Using decentralized medical education to address the workforce needs of a rural state: a partnership between Maine Medical Center and Tufts University school of medicine.
Rural Remote Health
Clinical Competence, Education, Medical, Health Workforce, Humans, Maine, Quality of Health Care, Rural Health Services
CONTEXT: In February 2008, a new partnership between Maine Medical Center and Tufts University School of Medicine was formed to create a model medical school program.
ISSUE: Major forces for change included: the increasing physician workforce needs of Maine, the need to increase access for medical education for Maine students, the opportunity for educational innovation, the societal imperative to increase the number of primary care physicians, and the desire for clinical and research collaborations.

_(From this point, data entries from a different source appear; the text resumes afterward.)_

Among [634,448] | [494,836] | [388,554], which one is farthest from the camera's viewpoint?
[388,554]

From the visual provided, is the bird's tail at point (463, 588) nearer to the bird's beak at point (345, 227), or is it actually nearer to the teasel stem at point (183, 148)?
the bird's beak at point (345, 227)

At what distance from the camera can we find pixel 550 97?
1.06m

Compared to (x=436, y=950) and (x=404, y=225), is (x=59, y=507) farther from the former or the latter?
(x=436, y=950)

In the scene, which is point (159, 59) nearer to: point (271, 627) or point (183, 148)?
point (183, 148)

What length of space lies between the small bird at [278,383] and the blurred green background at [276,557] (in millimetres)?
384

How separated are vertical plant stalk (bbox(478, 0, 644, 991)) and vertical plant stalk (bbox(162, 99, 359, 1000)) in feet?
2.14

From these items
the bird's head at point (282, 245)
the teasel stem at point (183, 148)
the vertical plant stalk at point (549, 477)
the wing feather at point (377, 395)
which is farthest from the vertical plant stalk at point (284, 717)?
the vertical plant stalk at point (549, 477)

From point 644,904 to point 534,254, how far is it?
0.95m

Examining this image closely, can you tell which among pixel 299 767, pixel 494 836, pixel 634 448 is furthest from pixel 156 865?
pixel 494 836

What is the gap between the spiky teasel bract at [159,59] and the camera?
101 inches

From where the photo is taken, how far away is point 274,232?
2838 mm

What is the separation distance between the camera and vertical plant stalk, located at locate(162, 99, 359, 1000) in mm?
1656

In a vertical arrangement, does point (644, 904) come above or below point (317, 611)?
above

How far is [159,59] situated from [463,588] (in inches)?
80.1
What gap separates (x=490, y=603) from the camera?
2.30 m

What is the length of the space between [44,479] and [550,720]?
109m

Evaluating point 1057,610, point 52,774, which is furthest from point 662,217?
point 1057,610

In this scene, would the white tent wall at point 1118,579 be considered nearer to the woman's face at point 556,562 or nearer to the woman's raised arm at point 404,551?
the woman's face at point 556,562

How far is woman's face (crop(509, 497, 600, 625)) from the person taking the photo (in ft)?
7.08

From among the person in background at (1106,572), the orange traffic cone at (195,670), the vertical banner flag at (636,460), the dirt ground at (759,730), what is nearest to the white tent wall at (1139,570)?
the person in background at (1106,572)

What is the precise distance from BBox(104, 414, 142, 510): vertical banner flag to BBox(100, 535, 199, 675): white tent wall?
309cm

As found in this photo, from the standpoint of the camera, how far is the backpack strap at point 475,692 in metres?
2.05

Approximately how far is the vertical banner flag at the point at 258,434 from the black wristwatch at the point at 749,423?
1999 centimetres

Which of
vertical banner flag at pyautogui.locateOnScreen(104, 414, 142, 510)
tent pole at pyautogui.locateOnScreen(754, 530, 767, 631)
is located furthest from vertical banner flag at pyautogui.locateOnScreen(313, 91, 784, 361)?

LESSONS LEARNED: The authors describe the process for exploring this partnership, and establishing a separate track and campus for 36 students per year. The key components of the 4 year curriculum, which includes clinical training based in Maine, are described, and 13 lessons learned to date are outlined. The authors hope these lessons provide guidance to other academic medical centers and medical schools wishing to address rural physician workforce challenges, through regional models of medical education, and similar partnerships.
Bing-You RG, Bates PW, Epstein SK, Kuhlik AB, Norris TE. Using decentralized medical education to address the workforce needs of a rural state: a partnership between Maine Medical Center and Tufts University school of medicine. Rural Remote Health. 2010;10(2):1494.